On the “Phish as torch-bearers for the Grateful Dead” argument:

“The torch bearers? You know, just to back up to the premise of the question, although when the Dead stopped playing, there was certainly the perception that all these fans came over to us, from my perspective, when that was actually happening, the Dead fans didn’t think as much of Phish as they did of the Dead, and vice versa. Obviously, we had a much smaller following.”

“But what ended up happening was the real influence that I felt when the Dead stopped was all the people that came to Phish weren’t there for the music. They were there to sell stuff in the lots and try to make money. It was a little bit of an ugly scene, sort of the darker underbelly of their scene just came over to our lot because it was the next lot. Not because they liked Phish.”

“I think actually, after Trey did the Fare Thee Well concerts, I saw a lot of people that very next tour that looked like old Deadheads that were coming to check us out that hadn’t seen us before. That was my feeling around that. And that has grown.”

“They wrote great songs. And Robert Hunter wrote great lyrics. And I feel like there was a maturity to their lyrics that I hope that we’re touching on as well now. So I can see why people maybe would have had a harder time following a song like ‘Cavern’ 20 years ago, but might be able to identify with ‘A Life Beyond the Dream’ or something. There’s an emotional leap to them that our writing hasn’t always had.”

On the current state and future fate of live music:

“I haven’t really thought about it, to be honest. To me it just feels like we’re not on tour now, which is most of our life. And it might not go on that long, but it’s too soon for me to look down the road and think, ‘Wow, this has been going on for a long time, will it be much longer?’ I just don’t know.”

“I try not to imagine things in the future because I just don’t know if I’m thinking three months out, or six months out, or 18 months out. Mass gatherings – it’s the thing you can’t do, and it’s the thing that we do. So there will be a vaccine at some point, but it’s just so hard to tell at this point. I do my best to try not to look too far forward, and just try and be present with the kids.”

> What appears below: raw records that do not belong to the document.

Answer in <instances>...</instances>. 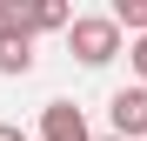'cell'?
Here are the masks:
<instances>
[{
	"instance_id": "obj_1",
	"label": "cell",
	"mask_w": 147,
	"mask_h": 141,
	"mask_svg": "<svg viewBox=\"0 0 147 141\" xmlns=\"http://www.w3.org/2000/svg\"><path fill=\"white\" fill-rule=\"evenodd\" d=\"M67 47H74L80 67H107V61H120V27H114L107 14H74Z\"/></svg>"
},
{
	"instance_id": "obj_2",
	"label": "cell",
	"mask_w": 147,
	"mask_h": 141,
	"mask_svg": "<svg viewBox=\"0 0 147 141\" xmlns=\"http://www.w3.org/2000/svg\"><path fill=\"white\" fill-rule=\"evenodd\" d=\"M107 121H114L120 141H140V134H147V87H140V81H134V87H114Z\"/></svg>"
},
{
	"instance_id": "obj_3",
	"label": "cell",
	"mask_w": 147,
	"mask_h": 141,
	"mask_svg": "<svg viewBox=\"0 0 147 141\" xmlns=\"http://www.w3.org/2000/svg\"><path fill=\"white\" fill-rule=\"evenodd\" d=\"M40 141H94V128L74 101H47L40 108Z\"/></svg>"
},
{
	"instance_id": "obj_4",
	"label": "cell",
	"mask_w": 147,
	"mask_h": 141,
	"mask_svg": "<svg viewBox=\"0 0 147 141\" xmlns=\"http://www.w3.org/2000/svg\"><path fill=\"white\" fill-rule=\"evenodd\" d=\"M0 74H34V40L0 34Z\"/></svg>"
},
{
	"instance_id": "obj_5",
	"label": "cell",
	"mask_w": 147,
	"mask_h": 141,
	"mask_svg": "<svg viewBox=\"0 0 147 141\" xmlns=\"http://www.w3.org/2000/svg\"><path fill=\"white\" fill-rule=\"evenodd\" d=\"M0 34L34 40V0H0Z\"/></svg>"
},
{
	"instance_id": "obj_6",
	"label": "cell",
	"mask_w": 147,
	"mask_h": 141,
	"mask_svg": "<svg viewBox=\"0 0 147 141\" xmlns=\"http://www.w3.org/2000/svg\"><path fill=\"white\" fill-rule=\"evenodd\" d=\"M74 14L60 7V0H34V34H67Z\"/></svg>"
},
{
	"instance_id": "obj_7",
	"label": "cell",
	"mask_w": 147,
	"mask_h": 141,
	"mask_svg": "<svg viewBox=\"0 0 147 141\" xmlns=\"http://www.w3.org/2000/svg\"><path fill=\"white\" fill-rule=\"evenodd\" d=\"M107 20H114V27L127 34V40H140V34H147V0H120V7H114Z\"/></svg>"
},
{
	"instance_id": "obj_8",
	"label": "cell",
	"mask_w": 147,
	"mask_h": 141,
	"mask_svg": "<svg viewBox=\"0 0 147 141\" xmlns=\"http://www.w3.org/2000/svg\"><path fill=\"white\" fill-rule=\"evenodd\" d=\"M127 67H134L140 87H147V34H140V40H127Z\"/></svg>"
},
{
	"instance_id": "obj_9",
	"label": "cell",
	"mask_w": 147,
	"mask_h": 141,
	"mask_svg": "<svg viewBox=\"0 0 147 141\" xmlns=\"http://www.w3.org/2000/svg\"><path fill=\"white\" fill-rule=\"evenodd\" d=\"M0 141H27V134H20V128H13V121H0Z\"/></svg>"
},
{
	"instance_id": "obj_10",
	"label": "cell",
	"mask_w": 147,
	"mask_h": 141,
	"mask_svg": "<svg viewBox=\"0 0 147 141\" xmlns=\"http://www.w3.org/2000/svg\"><path fill=\"white\" fill-rule=\"evenodd\" d=\"M94 141H120V134H94Z\"/></svg>"
}]
</instances>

“I really am confident that there will be a day that we will be doing this again in front of people. I don’t go out to concerts much. I play concerts, but I don’t go out to them. I miss the camaraderie, but we also will text and something funny will happen. The four of us are still in contact to some degree, and everyone has just kind of withdrawn just a little bit into their own world, myself included. I’m just keeping it close.”

On Ben & Jerry’s:

“I eat more Cherry Garcia than Phish Food [laughs.] I don’t know if that’s bad.”

On Trey Anastasio’s songwriting output under lockdown:

“I’ve heard about it, but I have no idea what he’s doing, to be honest with you.